Egon era il sesto figlio, e l’unico ad essere sopravvissuto nel suo “campo
familiare”. Tuttavia l’eredità familiare era poco promettente visto che il
padre aveva contratto la sifilide appena prima del matrimonio,
ed aveva
contagiato la giovane moglie. Era un uomo taciturno, ma capace di violenti
scoppi d’ira. Mori’ pazzo a 54 anni quando Egon ne aveva appena 14 anni.
Come si può
apprezzare nella foto, il padre di Egon era un uomo attraente.

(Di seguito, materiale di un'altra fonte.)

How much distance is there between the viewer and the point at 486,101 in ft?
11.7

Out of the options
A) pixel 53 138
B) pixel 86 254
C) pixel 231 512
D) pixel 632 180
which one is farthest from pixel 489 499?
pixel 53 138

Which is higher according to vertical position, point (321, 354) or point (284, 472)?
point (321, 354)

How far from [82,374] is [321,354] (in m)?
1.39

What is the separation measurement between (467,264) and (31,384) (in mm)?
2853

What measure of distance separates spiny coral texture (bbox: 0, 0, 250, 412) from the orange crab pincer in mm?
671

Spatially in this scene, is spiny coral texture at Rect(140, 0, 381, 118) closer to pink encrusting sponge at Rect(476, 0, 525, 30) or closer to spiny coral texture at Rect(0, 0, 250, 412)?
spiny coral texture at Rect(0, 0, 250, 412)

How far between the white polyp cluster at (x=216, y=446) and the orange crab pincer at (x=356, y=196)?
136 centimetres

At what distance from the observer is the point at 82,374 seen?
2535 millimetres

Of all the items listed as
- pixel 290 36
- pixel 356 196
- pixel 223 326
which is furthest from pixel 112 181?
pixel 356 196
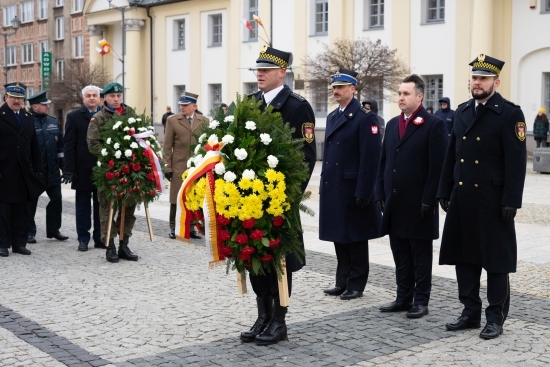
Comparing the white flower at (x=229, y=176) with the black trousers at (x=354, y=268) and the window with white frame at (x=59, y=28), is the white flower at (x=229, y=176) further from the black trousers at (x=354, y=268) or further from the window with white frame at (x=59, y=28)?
the window with white frame at (x=59, y=28)

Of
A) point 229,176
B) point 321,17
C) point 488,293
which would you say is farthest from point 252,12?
point 229,176

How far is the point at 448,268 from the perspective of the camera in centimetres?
958

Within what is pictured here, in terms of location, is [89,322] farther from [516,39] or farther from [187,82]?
[187,82]

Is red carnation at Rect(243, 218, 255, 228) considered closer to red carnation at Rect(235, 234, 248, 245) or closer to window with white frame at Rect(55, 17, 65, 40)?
red carnation at Rect(235, 234, 248, 245)

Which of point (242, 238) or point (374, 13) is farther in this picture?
point (374, 13)

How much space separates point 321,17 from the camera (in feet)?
118

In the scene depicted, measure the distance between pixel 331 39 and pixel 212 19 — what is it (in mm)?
8991

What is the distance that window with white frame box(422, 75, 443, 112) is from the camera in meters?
31.5

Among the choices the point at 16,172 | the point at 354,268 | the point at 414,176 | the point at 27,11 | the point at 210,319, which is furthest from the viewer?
the point at 27,11

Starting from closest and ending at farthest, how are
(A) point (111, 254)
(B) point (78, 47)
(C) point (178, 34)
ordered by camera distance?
(A) point (111, 254) → (C) point (178, 34) → (B) point (78, 47)

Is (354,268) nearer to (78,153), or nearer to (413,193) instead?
(413,193)

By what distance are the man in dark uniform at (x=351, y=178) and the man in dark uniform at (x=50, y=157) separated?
5.14 m

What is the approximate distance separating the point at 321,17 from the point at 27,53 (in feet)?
106

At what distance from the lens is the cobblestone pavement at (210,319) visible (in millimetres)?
6023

Sua madre,
Marie Soukup, di origine boema, una cocciuta romantica. Sposò Adolf contro
il volere della famiglia a 16 anni.
Sin dalla più
tenera età, Egon fu una persona completamente appassionata, autosufficiente
e introspettiva. Era di bell’aspetto, con occhi neri che esprimevano uno
sguardo romantico, triste e indagatore. In una foto scattata quand’era un
ragazzino di 15 anni, lo vediamo reggere una tavolozza in mano con
l’espressione già sensibile dell’artista inspirato. Questa foto ha provocato
un profondo impatto estetico nella mia concezione della vita
nell’immaginario adolescente.
Il profilo
biografico di Egon Schiele evidenzia una vita densa di sofferenza dipesa dal
fatto di esser stato una persona autentica, un artista genuino sin
dall’inizio della sua vita. “La differenza tra un vero artista e un
dilettante consiste nel fatto che l’artista affronta la paura umana, invece
il dilettante ricerca unicamente il piacere”, sottolinea Odilon Redon, il
grande pittore onirico, nella sua autobiografia “ A soi meme”.
Schiele frequentò
le scuole elementari a Tulln, e poi si trasferì al“Ginnasio Reale” a Krems.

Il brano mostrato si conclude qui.